■ Work to do
Reproduce everything from the line containing "What distance is" down to the last of the rows, keeping each request unchanged and omitting all earlier lines. In the answers only, multiply every distance and coordinate by 1.1 and round it half up to the same number of decimal places it originally had.

(Entries on spatial positioning)
--- Begin ---

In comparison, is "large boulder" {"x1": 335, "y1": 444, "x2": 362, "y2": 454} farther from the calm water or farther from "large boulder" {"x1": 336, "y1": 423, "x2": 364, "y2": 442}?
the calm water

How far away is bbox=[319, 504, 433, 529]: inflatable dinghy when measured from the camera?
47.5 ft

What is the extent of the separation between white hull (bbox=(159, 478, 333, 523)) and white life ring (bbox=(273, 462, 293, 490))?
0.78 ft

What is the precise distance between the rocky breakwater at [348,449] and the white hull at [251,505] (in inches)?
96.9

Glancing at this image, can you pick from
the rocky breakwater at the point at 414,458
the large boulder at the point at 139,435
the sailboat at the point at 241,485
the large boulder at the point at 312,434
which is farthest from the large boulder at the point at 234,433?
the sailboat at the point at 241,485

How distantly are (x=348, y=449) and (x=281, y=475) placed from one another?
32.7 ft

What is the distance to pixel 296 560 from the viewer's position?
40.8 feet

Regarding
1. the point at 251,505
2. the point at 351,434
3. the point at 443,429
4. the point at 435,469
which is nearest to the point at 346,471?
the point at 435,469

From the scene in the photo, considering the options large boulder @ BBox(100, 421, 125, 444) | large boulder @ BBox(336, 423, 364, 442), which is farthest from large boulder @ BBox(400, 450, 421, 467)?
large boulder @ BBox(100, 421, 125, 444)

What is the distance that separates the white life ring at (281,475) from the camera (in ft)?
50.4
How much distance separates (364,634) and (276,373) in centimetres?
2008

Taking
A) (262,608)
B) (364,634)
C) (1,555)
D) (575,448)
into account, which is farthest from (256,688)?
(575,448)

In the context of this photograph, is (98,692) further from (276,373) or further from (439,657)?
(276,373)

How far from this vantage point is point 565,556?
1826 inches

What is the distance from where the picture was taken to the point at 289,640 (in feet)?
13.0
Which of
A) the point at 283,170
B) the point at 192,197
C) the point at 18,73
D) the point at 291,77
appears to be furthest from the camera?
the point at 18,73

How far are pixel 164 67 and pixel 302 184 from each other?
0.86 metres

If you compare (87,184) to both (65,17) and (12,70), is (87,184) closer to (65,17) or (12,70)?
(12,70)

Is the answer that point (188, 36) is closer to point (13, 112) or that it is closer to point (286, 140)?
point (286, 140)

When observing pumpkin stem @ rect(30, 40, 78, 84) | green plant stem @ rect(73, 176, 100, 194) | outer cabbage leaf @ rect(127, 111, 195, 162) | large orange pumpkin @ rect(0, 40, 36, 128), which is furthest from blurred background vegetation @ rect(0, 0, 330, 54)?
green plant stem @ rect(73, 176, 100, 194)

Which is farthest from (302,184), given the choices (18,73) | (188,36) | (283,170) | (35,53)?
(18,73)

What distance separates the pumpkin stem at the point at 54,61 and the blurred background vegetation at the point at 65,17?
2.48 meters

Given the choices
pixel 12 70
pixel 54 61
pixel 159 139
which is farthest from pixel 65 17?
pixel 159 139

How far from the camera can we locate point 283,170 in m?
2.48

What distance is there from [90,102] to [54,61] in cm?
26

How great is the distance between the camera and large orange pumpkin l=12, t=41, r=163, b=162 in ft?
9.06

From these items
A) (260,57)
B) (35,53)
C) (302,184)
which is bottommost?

--- End ---

■ Output of the task
What distance is there from [90,102] to [54,61] in cm?
29

How great is the distance between the camera and large orange pumpkin l=12, t=41, r=163, b=162 in ft?
9.97

From these items
A) (260,57)
B) (35,53)
C) (302,184)
which is bottommost?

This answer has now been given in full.